### Stated problem
Extract from the items below every line that contains the word "foliage".

BEGIN Material provided

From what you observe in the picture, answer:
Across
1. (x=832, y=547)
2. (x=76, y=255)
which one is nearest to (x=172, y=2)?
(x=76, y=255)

END Material provided
BEGIN Material provided

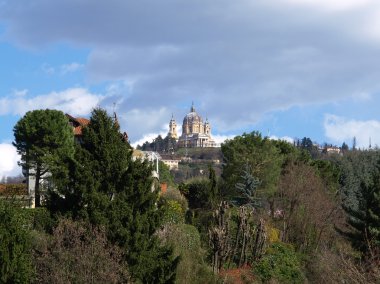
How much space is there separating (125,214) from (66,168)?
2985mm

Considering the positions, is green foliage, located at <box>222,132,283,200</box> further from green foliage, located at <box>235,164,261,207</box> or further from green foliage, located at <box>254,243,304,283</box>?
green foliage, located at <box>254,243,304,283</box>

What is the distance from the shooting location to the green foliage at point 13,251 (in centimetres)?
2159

END Material provided

### Response below
Considering the positions, is green foliage, located at <box>222,132,283,200</box> further from green foliage, located at <box>235,164,261,207</box> or further from green foliage, located at <box>254,243,304,283</box>?
green foliage, located at <box>254,243,304,283</box>
What is the distance from the shooting location to the green foliage at point 13,251 (in centimetres)?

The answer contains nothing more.